§ Tasks to perform
(1) Reproduce word for word the stretch of the passage on H. Jay Hanchette's disappearance from "This is part" through "later in 1897.)".
(2) Decide whether each statement agrees with the passage on H. Jay Hanchette's disappearance: (a) Robert J. Farrell claimed to have seen Hanchette in 1894 and 1897; (b) Willard wrote his history of the Los Angeles Chamber of Commerce in 1900; (c) according to Willard, the most generally accepted theory is that Hanchette moved away to start a new life. Answer yes or no for each, and quote the words of the passage that decide it.

§ Passage shown
• • • •
Mystery Monday, Part 6: What Happened to H. Jay Hanchette? - continued

This is part 6 of my series on the mysterious disappearance of H. Jay Hanchette in 1891.  Parts 2, 3, 4, and 5 addressed the tragedies befalling Hanchette's  father, wife, brother-in-law, and son respectively.  Now it's time to revisit H. Jay's story.

News about his disappearance in May 1891 pretty much dried up by October of that year.  A Los Angeles newspaperman, Robert J. Farrell, claimed to have seen Hanchette in 1894 and 1897, but nothing came of those reports.  (Farrell committed suicide just a few weeks later in 1897.)

from the Omaha [NE} Morning World-Herald, August 25, 1897, page 2, via GenealogyBank.com

Charles Dwight Willard, a longtime associate of Hanchette and friend of his family, who took over as secretary of the Los Angeles Chamber of Commerce after Hanchette's disappearance, wrote A History of the Chamber of Commerce of Los Angeles, California: From Its Foundation, September, 1888, to the Year 1900 in 1899.  In it, Willard stated  (pages 187-188):

From that day [of his disappearance] to this, there has never been a clue to his whereabouts, nor has any adequate explanation ever been offered as to the cause of his disappearance.  Not the slightest suspicion of anything discreditable was ever attached to him, for he was a man of sterling character and correct habits.  His domestic relations were of the happiest.  Various individuals have since claimed to see Mr. Hanchette, but their testimony when sifted down has been found to be frivolous.  The theory now most generally accepted is that he was killed by thugs and his body destroyed.
• • • •
§ Information shown
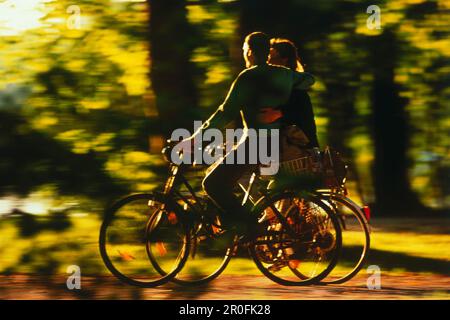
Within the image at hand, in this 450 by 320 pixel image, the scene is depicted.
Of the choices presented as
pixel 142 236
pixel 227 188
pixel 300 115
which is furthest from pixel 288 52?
pixel 142 236

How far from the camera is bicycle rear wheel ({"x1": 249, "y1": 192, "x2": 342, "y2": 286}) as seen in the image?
7516 mm

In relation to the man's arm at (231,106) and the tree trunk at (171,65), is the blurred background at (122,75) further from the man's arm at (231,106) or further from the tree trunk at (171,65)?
• • • •
§ Task answers
(1)
This is part 6 of my series on the mysterious disappearance of H. Jay Hanchette in 1891.  Parts 2, 3, 4, and 5 addressed the tragedies befalling Hanchette's  father, wife, brother-in-law, and son respectively.  Now it's time to revisit H. Jay's story.

News about his disappearance in May 1891 pretty much dried up by October of that year.  A Los Angeles newspaperman, Robert J. Farrell, claimed to have seen Hanchette in 1894 and 1897, but nothing came of those reports.  (Farrell committed suicide just a few weeks later in 1897.)

(2)
(a) Yes: "claimed to have seen Hanchette in 1894 and 1897"
(b) No: "From Its Foundation, September, 1888, to the Year 1900 in 1899"
(c) No: "The theory now most generally accepted is that he was killed by thugs and his body destroyed."